Friday, August 26, 2016

Russian Aggression, Not Maidan, Behind Growing Ukrainian Hostility toward Russia, Studies Show



Paul Goble

            Staunton, August 26 – Moscow propagandists have long insisted that Ukrainians became hostile to Russia as a result of what they say was the Western-organized Maidan, but sociological research clearly shows that it was not the Maidan but rather subsequent Russian aggression that caused Ukrainians to change their attitude toward Russia and Russians.

            Ukrainians now view Russians as an enemy rather than as a fraternal people, a dramatic shift that was highlighted this week by President Petro Poroshenko’s remarks on Ukrainian Independence Day and that has been documented by Ukrainian sociologists and other scholars in recent studies and polls.

            Ukrainian political analyst Yevgeny Magda sums up these changes in the following way: “Russian-Ukrainian relations have changed forever,” he says, and “the formula, ‘we will no longer be brothers’ is appropriate: There is thus no reason to speak about the restoration of good-neighborly relations in the foreseeable future” (news.online.ua/751100/chestno-o-shansah-na-pobedu-shest-glavnyh-slov-o-voyne-ukrainy-za-nezavisimost/).

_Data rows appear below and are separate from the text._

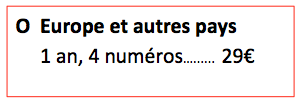 O Europe et autres pays

1 an, 4 numéros……… 29€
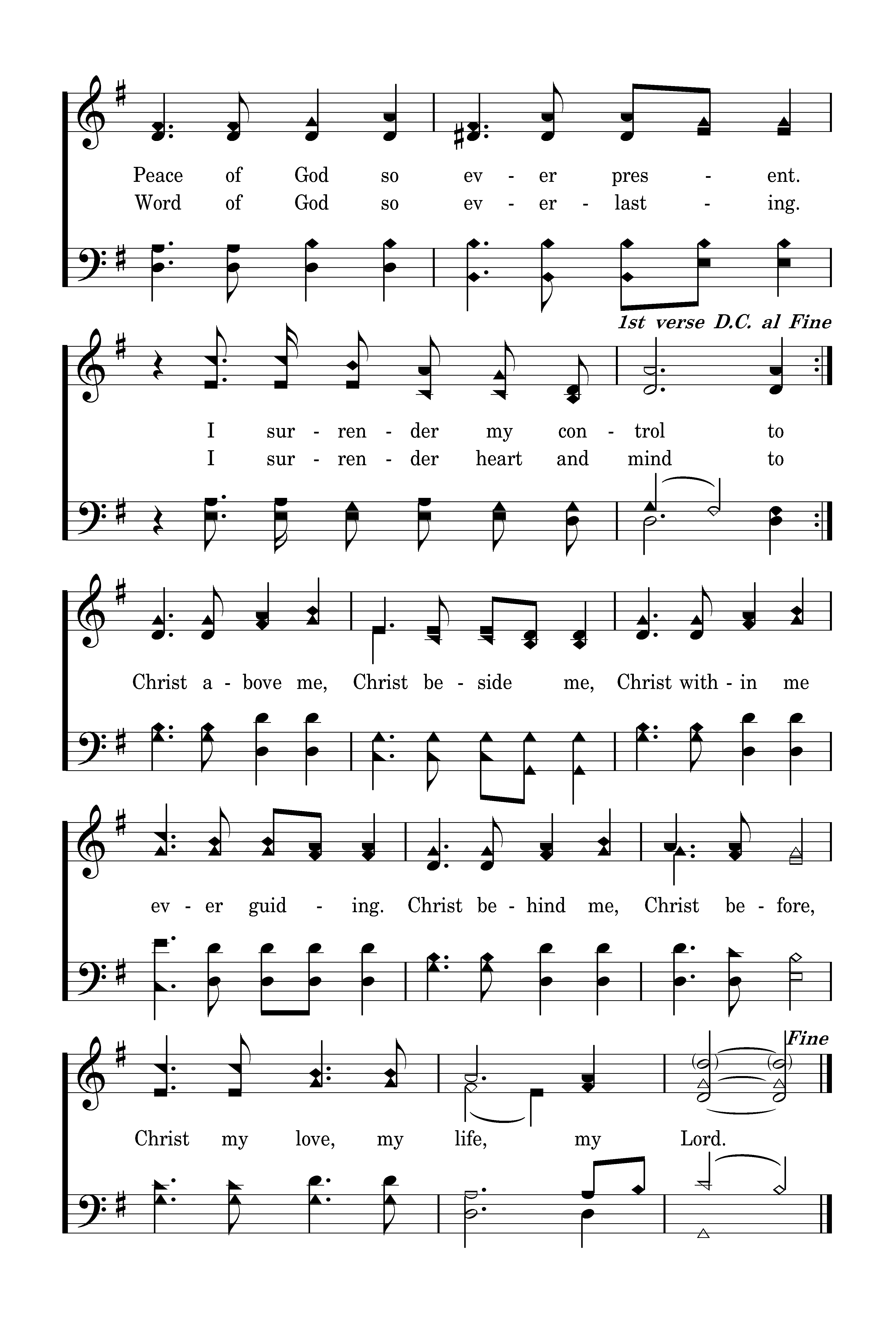 Peace of God so ev - er pres - ent.
Word of God so ev - er - last - ing.

1st verse D.C. al Fine

I sur - ren - der my con - trol to
I sur - ren - der heart and mind to

Christ a - bove me, Christ be - side me, Christ with - in me

ev - er guid - ing. Christ be - hind me, Christ be - fore,

Fine

Christ my love, my life, my Lord.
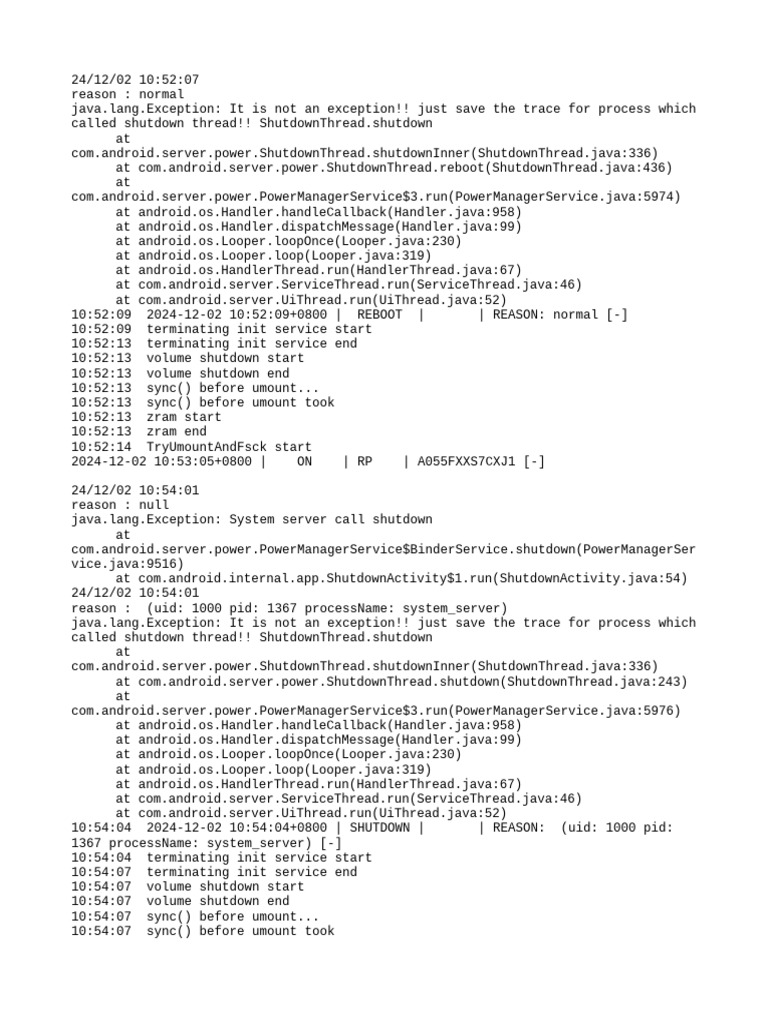 24/12/02 10:52:07
reason : normal
java.lang.Exception: It is not an exception!! just save the trace for process which called shutdown thread!! ShutdownThread.shutdown
at
com.android.server.power.ShutdownThread.shutdownInner(ShutdownThread.java:336)
at com.android.server.power.ShutdownThread.reboot(ShutdownThread.java:436)
at
com.android.server.power.PowerManagerService$3.run(PowerManagerService.java:5974)
at android.os.Handler.handleCallback(Handler.java:958)
at android.os.Handler.dispatchMessage(Handler.java:99)
at android.os.Looper.loopOnce(Looper.java:230)
at android.os.Looper.loop(Looper.java:319)
at android.os.HandlerThread.run(HandlerThread.java:67)
at com.android.server.ServiceThread.run(ServiceThread.java:46)
at com.android.server.UiThread.run(UiThread.java:52)
10:52:09  2024-12-02 10:52:09+0800 |  REBOOT  |       | REASON: normal [-]
10:52:09  terminating init service start
10:52:13  terminating init service end
10:52:13  volume shutdown start
10:52:13  volume shutdown end
10:52:13  sync() before umount...
10:52:13  sync() before umount took
10:52:13  zram start
10:52:13  zram end
10:52:14  TryUmountAndFsck start
2024-12-02 10:53:05+0800 |    ON    | RP    | A055FXXS7CXJ1 [-]

24/12/02 10:54:01
reason : null
java.lang.Exception: System server call shutdown
at
com.android.server.power.PowerManagerService$BinderService.shutdown(PowerManagerService.java:9516)
at com.android.internal.app.ShutdownActivity$1.run(ShutdownActivity.java:54)
24/12/02 10:54:01
reason :  (uid: 1000 pid: 1367 processName: system_server)
java.lang.Exception: It is not an exception!! just save the trace for process which called shutdown thread!! ShutdownThread.shutdown
at
com.android.server.power.ShutdownThread.shutdownInner(ShutdownThread.java:336)
at com.android.server.power.ShutdownThread.shutdown(ShutdownThread.java:243)
at
com.android.server.power.PowerManagerService$3.run(PowerManagerService.java:5976)
at android.os.Handler.handleCallback(Handler.java:958)
at android.os.Handler.dispatchMessage(Handler.java:99)
at android.os.Looper.loopOnce(Looper.java:230)
at android.os.Looper.loop(Looper.java:319)
at android.os.HandlerThread.run(HandlerThread.java:67)
at com.android.server.ServiceThread.run(ServiceThread.java:46)
at com.android.server.UiThread.run(UiThread.java:52)
10:54:04  2024-12-02 10:54:04+0800 | SHUTDOWN |       | REASON:  (uid: 1000 pid: 1367 processName: system_server) [-]
10:54:04  terminating init service start
10:54:07  terminating init service end
10:54:07  volume shutdown start
10:54:07  volume shutdown end
10:54:07  sync() before umount...
10:54:07  sync() before umount took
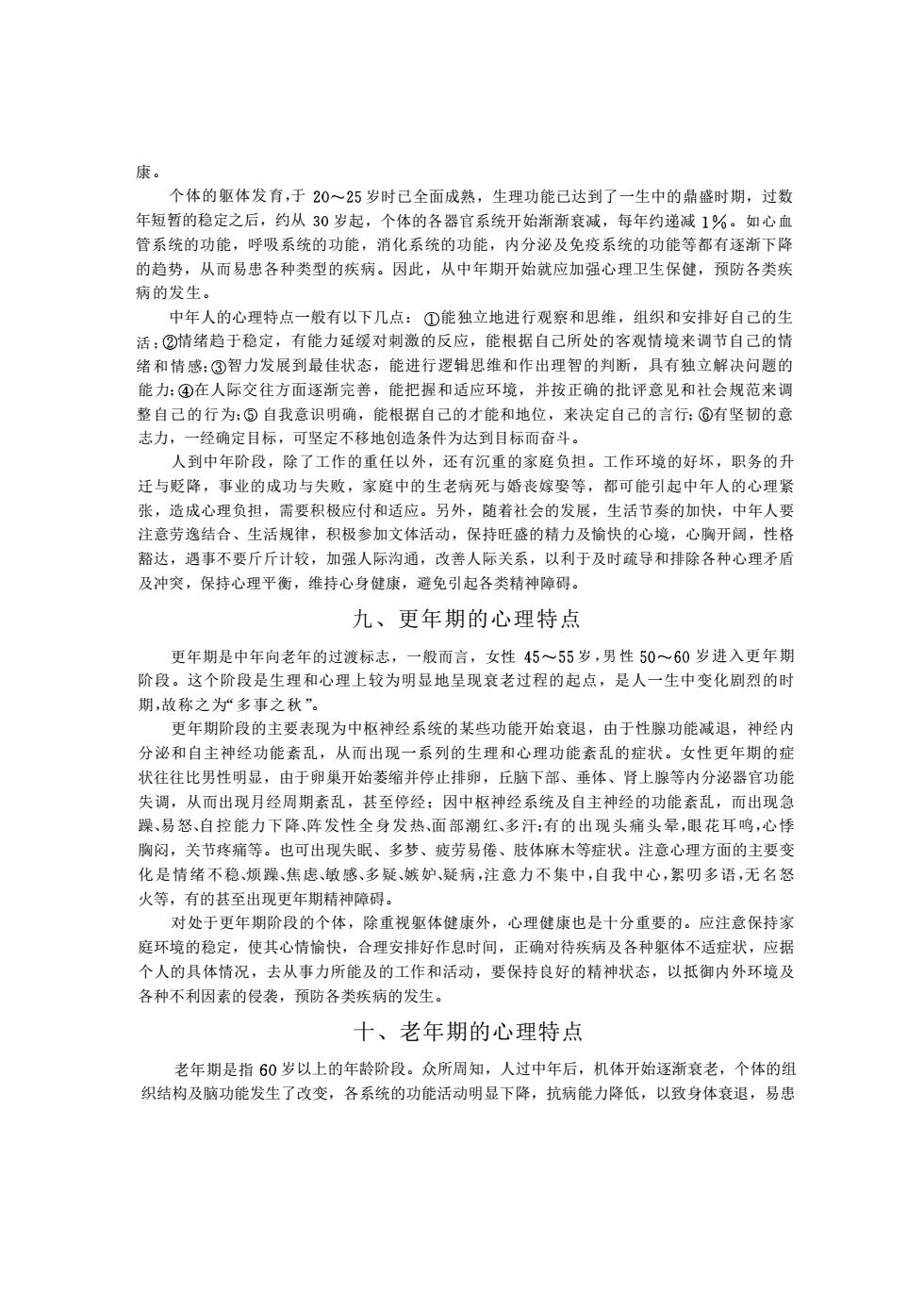 康。

个体的躯体发育，于 20～25 岁时已全面成熟，生理功能已达到了一生中的鼎盛时期，过数年短暂的稳定之后，约从 30 岁起，个体的各器官系统开始渐渐衰减，每年约递减 1%。如心血管系统的功能，呼吸系统的功能，消化系统的功能，内分泌及免疫系统的功能等都有逐渐下降的趋势，从而易患各种类型的疾病。因此，从中年期开始就应加强心理卫生保健，预防各类疾病的发生。

中年人的心理特点一般有以下几点：①能独立地进行观察和思维，组织和安排好自己的生活；②情绪趋于稳定，有能力延缓对刺激的反应，能根据自己所处的客观情境来调节自己的情绪和情感；③智力发展到最佳状态，能进行逻辑思维和作出理智的判断，具有独立解决问题的能力；④在人际交往方面逐渐完善，能把握和适应环境，并按正确的批评意见和社会规范来调整自己的行为；⑤自我意识明确，能根据自己的才能和地位，来决定自己的言行；⑥有坚韧的意志力，一经确定目标，可坚定不移地创造条件为达到目标而奋斗。

人到中年阶段，除了工作的重任以外，还有沉重的家庭负担。工作环境的好坏，职务的升迁与贬降，事业的成功与失败，家庭中的生老病死与婚丧嫁娶等，都可能引起中年人的心理紧张，造成心理负担，需要积极应付和适应。另外，随着社会的发展，生活节奏的加快，中年人要注意劳逸结合、生活规律，积极参加文体活动，保持旺盛的精力及愉快的心境，心胸开阔，性格豁达，遇事不要斤斤计较，加强人际沟通，改善人际关系，以利于及时疏导和排除各种心理矛盾及冲突，保持心理平衡，维持心身健康，避免引起各类精神障碍。

九、更年期的心理特点

更年期是中年向老年的过渡标志，一般而言，女性 45～55 岁，男性 50～60 岁进入更年期阶段。这个阶段是生理和心理上较为明显地呈现衰老过程的起点，是人一生中变化剧烈的时期，故称之为“多事之秋”。

更年期阶段的主要表现为中枢神经系统的某些功能开始衰退，由于性腺功能减退，神经内分泌和自主神经功能紊乱，从而出现一系列的生理和心理功能紊乱的症状。女性更年期的症状往往比男性明显，由于卵巢开始萎缩并停止排卵，丘脑下部、垂体、肾上腺等内分泌器官功能失调，从而出现月经周期紊乱，甚至停经；因中枢神经系统及自主神经的功能紊乱，而出现急躁、易怒、自控能力下降、阵发性全身发热、面部潮红、多汗；有的出现头痛头晕，眼花耳鸣，心悸胸闷，关节疼痛等。也可出现失眠、多梦、疲劳易倦、肢体麻木等症状。注意心理方面的主要变化是情绪不稳、烦躁、焦虑、敏感、多疑、嫉妒、疑病，注意力不集中，自我中心，絮叨多语，无名怒火等，有的甚至出现更年期精神障碍。

对处于更年期阶段的个体，除重视躯体健康外，心理健康也是十分重要的。应注意保持家庭环境的稳定，使其心情愉快，合理安排好作息时间，正确对待疾病及各种躯体不适症状，应据个人的具体情况，去从事力所能及的工作和活动，要保持良好的精神状态，以抵御内外环境及各种不利因素的侵袭，预防各类疾病的发生。

十、老年期的心理特点

老年期是指 60 岁以上的年龄阶段。众所周知，人过中年后，机体开始逐渐衰老，个体的组织结构及脑功能发生了改变，各系统的功能活动明显下降，抗病能力降低，以致身体衰退，易患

            Russia’s aggression against Ukraine has transformed the situation, Magda continues, “and it is important for Ukraine to show to the rest of the world that in fact it was a colony of Russia and not a republic equal to the RSFSR in the former Soviet Union,” as Russian propagandists regularly insist.

            But as insightful as these observations are, it is important to have more objective measures of just how and perhaps especially when Ukrainian attitudes toward Russia and Russians have changed. That is now possible because of the rapidly maturing polling sector in Ukraine.

            The QHA news agency summarizes the reports of Ukrainian sociologists that were presented at a meeting last week organized by the Kucheriv Democratic Initiative Foundation at the Institute of Sociology of the Ukrainian Academy of Sciences (qha.com.ua/ru/politika/kak-priklad-ekspansii-rf-razbil-vitraj-ukrainskih-simpatii/164678/; for the complete report of their findings (in Ukrainian), see dif.org.ua/ua/publications/press-relizy/do-dnja-nezalezhno.htm).

            The sociologists reported that the latest surveys show that 60 percent of those questioned said that they were proud to be Ukrainians. Only 16 percent said they were not. Those figures are far higher than in the 1990s, and the situation began to change at the time first of the Orange Revolution and then at that of the Maidan.

            The highest figure in this regard – 67 percent – was reached in 2015. It has fallen off somewhat as Ukrainians recognize that the situation they find themselves in is likely to last a long time and be filled with uncertainties, the sociologists say. They also stress that it is significant that 22 percent of those surveyed identify more with a city or village than with the country, but only seven percent with a region more than with Ukraine as a whole.

            Yevgeny Golovakha, the deputy director of the Kyiv Institute of Sociology, said at the meeting that Ukrainians today feel hope and only then concern and that now “hope is even more the predominant feeling than was the case in the relati8vely stable and well-off period of the beginning of 2013.”

            In that year, 32 percent of Ukrainians said they were hopeful about their country; now 44 percent do. He also noted that ever fewer Ukrainians are interested in any integration with Russia: “Fewer than 20 percent of the respondents” favor that now, and “up to 57 percent” say they are opposed to some kind of hypothetical “’Slavic union’” of Ukraine, Belarus and Russia.

            Irina Bekeshkin, head of the Democratic Initiative Foundation pointed out that this is a reversal of the situation in 1998 when 60 percent of Ukrainians favored such an arrangement. In her view, QHA says, “the decisive role in this shift was played not by the Dignity Revolution but by the aggression of Russia.”

            She added that ever more Ukrainians look to integrate with Western institutions like the EU and NATO. A majority now expect their country to be in the EU 20 years from now.  And the number of those favoring NATO membership now equals the number opposed, a radical shift even from as recently as 2006.

            Ukrainian sociology and polling have suffered from the problems of youth, QHA says, but they are not alone in that. Some of the most distinguished Russian polling agencies also do things that sociologists elsewhere would reject as problematic or worse.

            The article gives the example of a recent Levada Center poll which found that 58 percent of Russians are now hostile to Ukraine and only 31 percent are positive as an example of such problems (levada.ru/2016/08/22/vospriyatie-ssha-ukrainy-i-zhitelej-etih-gosudastv/) because the Moscow pollsters asked about Russian attitudes toward Ukraine while also asking about their attitudes toward the US and the EU.

            Given that Kremlin outlets insist that “in the Donbass, Russia is fighting not so much with Ukraine as with the entire Western world,” asking the question about Russian attitudes toward Ukraine and Ukrainians is a kind of “manipulation,” something Ukrainian pollsters would be criticized for even if Russian ones aren’t.